The EEG data preprocessing involved several steps. First, bandpass filtering was applied between 2 Hz (slope 4 dB/oct) and 15 Hz (slope 8 dB/oct). Automatic eye artifact reduction was performed using Independent Component Analysis (ICA), with the vertical electrooculogram (vEOG) used for blink detection. Further automatic artifact reduction was carried out with the following criteria: maximum gradient of 50 µV/ms, maximum difference of 200 µV within a 200 ms interval, minimum amplitude of -200 µV, maximum amplitude of 200 µV, and a minimum activity of 0.3 µV within a 100 ms interval. Re-referencing was performed for all EEG channels (except TP9 and TP10) to an average reference. Next, the entire data set was divided into segments for all correctly answered stimuli. Each segment lasted 800 ms and started 50 ms before the corresponding stimulus occurrence. To remove baseline offsets, the segments were baseline-corrected using the mean amplitudes of 10 ms before and after the stimulus. After preprocessing, the artifact-free segments were averaged, and the P300 components (search window 270 ms – 370 ms) were semi-automatically identified at the Pz electrode, with a visual check for potential misidentifications. The resulting peak amplitudes (in µV) and latencies (in ms) were used for the subsequent statistical analysis.
Statistical analysis
Quantitative variables were presented in tables as either mean (standard deviation) or median (interquartile ranges), while categorical variables and count data were expressed as frequencies or fractions. Decimal values were rounded to the nearest decimal point, and values smaller than 0.01 were denoted as < 0.01. Furthermore, the ERP components (P300 amplitude and latency) were subjected to z-transformation, following recommendations (John et al., 1993; Wang et al., 2000). Likewise, the cytokine concentrations underwent a log transformation due to the skewed distribution in the original dataset of this sample, aiming to approximate a normal distribution, as recommended elsewhere (Fjell et al., 2013; Janelidze et al., 2011; Keene, 1995).
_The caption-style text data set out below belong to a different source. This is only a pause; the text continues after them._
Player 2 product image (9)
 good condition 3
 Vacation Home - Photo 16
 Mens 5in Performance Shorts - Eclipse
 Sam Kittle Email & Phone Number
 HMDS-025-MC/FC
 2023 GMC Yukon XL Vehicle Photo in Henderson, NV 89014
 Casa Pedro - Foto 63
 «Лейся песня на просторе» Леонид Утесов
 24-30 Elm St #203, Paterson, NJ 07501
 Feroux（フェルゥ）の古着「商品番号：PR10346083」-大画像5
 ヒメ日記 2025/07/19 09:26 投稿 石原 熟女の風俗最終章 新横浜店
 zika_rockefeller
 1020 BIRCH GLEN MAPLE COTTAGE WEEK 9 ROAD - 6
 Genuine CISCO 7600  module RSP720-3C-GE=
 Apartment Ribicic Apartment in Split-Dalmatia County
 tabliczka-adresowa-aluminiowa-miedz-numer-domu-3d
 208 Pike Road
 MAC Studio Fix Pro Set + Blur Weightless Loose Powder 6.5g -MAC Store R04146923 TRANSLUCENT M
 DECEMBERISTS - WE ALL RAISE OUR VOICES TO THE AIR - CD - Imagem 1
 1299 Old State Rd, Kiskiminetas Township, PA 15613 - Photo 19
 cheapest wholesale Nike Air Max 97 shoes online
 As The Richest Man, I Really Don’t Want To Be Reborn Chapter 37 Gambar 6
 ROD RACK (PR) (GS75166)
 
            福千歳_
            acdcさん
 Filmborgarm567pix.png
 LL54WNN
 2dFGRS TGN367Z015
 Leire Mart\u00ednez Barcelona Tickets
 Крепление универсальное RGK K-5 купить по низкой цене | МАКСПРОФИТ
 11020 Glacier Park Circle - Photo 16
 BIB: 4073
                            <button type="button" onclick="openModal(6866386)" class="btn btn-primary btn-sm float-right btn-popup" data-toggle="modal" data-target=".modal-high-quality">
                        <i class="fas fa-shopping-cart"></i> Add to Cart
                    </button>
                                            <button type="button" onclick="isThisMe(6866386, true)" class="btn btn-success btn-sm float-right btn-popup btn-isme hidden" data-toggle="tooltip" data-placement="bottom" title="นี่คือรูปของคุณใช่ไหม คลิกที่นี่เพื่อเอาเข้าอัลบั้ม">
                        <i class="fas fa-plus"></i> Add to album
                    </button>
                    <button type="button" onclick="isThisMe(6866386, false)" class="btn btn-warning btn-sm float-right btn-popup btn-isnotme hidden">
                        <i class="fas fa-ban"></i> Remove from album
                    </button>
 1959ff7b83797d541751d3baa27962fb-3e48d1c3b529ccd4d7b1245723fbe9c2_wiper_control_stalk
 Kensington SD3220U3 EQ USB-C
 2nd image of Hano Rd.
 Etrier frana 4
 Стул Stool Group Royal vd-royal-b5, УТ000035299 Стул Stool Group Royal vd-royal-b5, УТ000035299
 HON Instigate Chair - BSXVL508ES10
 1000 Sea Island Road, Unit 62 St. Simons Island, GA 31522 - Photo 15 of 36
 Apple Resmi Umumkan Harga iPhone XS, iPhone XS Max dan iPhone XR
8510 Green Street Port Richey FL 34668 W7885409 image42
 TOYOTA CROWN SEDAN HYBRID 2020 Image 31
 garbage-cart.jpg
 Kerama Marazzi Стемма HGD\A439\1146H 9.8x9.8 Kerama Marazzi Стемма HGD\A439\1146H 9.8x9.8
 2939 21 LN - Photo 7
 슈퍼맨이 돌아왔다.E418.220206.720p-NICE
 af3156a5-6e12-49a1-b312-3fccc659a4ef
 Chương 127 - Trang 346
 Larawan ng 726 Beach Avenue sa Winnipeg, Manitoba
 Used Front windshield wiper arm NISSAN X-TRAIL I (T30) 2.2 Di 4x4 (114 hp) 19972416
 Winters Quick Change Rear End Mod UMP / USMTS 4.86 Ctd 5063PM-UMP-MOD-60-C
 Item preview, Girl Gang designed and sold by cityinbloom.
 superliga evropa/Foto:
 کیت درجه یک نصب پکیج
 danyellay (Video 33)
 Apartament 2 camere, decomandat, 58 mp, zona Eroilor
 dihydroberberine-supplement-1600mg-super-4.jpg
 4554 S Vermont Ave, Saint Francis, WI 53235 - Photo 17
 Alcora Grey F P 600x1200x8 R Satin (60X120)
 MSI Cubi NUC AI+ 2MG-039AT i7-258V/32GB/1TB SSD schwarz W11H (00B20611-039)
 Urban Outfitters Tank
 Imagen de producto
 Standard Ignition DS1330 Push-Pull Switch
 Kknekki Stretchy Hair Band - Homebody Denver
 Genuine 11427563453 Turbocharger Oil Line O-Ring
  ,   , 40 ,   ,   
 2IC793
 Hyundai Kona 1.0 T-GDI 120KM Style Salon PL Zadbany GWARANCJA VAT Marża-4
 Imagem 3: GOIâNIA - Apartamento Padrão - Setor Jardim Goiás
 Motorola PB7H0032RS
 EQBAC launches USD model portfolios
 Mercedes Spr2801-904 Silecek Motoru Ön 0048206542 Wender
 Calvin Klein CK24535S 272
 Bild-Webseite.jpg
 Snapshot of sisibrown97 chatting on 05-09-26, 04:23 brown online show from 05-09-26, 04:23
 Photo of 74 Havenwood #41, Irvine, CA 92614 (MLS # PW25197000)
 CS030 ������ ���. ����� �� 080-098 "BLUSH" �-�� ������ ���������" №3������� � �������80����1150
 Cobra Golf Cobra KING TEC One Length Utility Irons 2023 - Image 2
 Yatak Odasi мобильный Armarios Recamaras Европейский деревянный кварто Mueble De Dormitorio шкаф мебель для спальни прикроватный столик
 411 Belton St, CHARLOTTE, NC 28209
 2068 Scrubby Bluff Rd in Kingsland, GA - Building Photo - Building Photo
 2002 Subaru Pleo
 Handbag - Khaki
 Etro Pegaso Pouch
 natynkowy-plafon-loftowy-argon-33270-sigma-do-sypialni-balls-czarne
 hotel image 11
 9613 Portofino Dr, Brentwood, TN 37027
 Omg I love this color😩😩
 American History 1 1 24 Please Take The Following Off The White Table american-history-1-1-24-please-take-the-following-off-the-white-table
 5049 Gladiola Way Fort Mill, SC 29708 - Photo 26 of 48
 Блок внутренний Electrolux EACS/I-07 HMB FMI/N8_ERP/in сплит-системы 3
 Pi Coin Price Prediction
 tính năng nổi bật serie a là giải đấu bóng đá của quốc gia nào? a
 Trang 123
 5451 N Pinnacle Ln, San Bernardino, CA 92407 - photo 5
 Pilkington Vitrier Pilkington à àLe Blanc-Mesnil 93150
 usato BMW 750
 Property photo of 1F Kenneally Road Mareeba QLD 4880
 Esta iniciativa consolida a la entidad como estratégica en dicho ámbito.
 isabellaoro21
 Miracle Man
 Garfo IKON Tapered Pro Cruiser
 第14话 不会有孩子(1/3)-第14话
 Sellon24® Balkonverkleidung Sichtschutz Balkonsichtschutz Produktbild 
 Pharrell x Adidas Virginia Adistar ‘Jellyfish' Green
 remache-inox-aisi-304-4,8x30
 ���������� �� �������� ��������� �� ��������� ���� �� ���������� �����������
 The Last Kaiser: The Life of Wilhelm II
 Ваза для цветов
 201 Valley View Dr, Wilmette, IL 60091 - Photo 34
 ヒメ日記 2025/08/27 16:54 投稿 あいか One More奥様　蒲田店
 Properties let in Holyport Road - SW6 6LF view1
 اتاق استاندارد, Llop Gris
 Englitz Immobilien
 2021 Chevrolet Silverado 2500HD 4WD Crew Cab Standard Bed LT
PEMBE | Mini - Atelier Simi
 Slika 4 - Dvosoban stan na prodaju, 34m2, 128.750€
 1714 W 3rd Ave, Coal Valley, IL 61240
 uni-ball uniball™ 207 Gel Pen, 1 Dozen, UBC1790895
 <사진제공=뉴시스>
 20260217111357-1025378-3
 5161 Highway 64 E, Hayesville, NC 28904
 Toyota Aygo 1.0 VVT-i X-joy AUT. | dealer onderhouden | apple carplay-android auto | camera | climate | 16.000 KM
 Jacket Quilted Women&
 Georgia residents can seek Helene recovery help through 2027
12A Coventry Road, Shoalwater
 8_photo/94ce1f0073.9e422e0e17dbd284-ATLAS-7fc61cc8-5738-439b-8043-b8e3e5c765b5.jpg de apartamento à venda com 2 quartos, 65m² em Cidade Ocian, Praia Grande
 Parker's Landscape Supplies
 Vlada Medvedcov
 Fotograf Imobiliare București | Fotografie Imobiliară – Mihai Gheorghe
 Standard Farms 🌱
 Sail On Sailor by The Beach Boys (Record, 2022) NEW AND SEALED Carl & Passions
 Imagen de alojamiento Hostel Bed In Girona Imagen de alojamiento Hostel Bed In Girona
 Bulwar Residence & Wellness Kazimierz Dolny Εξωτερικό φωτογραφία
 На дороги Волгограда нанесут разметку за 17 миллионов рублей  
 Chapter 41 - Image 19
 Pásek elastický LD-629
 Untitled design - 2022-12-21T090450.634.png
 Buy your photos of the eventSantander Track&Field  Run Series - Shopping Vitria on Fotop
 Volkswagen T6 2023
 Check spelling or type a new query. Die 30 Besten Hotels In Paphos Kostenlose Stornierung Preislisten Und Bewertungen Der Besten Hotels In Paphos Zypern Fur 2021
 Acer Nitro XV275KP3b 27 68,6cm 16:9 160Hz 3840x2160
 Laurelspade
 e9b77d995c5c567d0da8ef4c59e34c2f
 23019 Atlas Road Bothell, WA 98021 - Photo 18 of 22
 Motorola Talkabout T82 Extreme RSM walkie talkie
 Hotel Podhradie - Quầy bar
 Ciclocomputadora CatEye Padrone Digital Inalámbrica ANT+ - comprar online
P300 data were analyzed using linear mixed models (LMM), estimated using the restricted maximum likelihood (REML) method. Initially, we examined the effects of group status (DE vs. HC), sex, stimulus (target vs. non-target), participants' age, perceived fatigue, logIL-6, logIL-1β, and logTNF-α, as well as the two-way interactions (group status × sex; group status × stimulus; and sex × stimulus), and three-way interaction (group status × sex × stimulus). The ID variable was utilized as a cluster variable (intercept) for the random effects. In the LMM, fixed effect omnibus tests were employed to determine the main effects of the factors in the model and to compare the model against the null model (supplementary material, tables S4-S5). Results of the LMM were presented in tables and graphically, and two-tailed p-values and 95% confidence intervals (95CI) were used to describe the results in the text. For this study, significance was defined as p ≤ 0.05.
Two separate generalized linear models (GLZM) were conducted to assess the effects of sex, group status (DE vs. HC), participants' age, perceived fatigue, logIL-6, logIL-1β, and logTNF-α, as well as the two-way interaction (group status × sex), on the total number of correct answers (i.e., recognized targets) and the mean response time (RT). For the total number of correct reactions during the trial, a Poisson regression was computed due to the count nature of the dependent variable, which followed a Poisson distribution (Kolmogorov-Smirnov-Test for goodness-of-fit for Poisson distribution: Z = 0.90, p = 0.39). In cases of significant two-way or three-way interactions, post hoc tests were performed. Statistical significance was defined as a two-tailed p ≤ 0.05 for these effects. Loglikelihood tests were computed for the GLZM to determine the goodness of fit of the main effects of the variables in the model (supplementary material, tables S6-S7).
All statistical analyses were performed using the R-based software jamovi 2.0.0 (Love et al., 2020) and the toolbox GAMLj (Gallucci, 2019).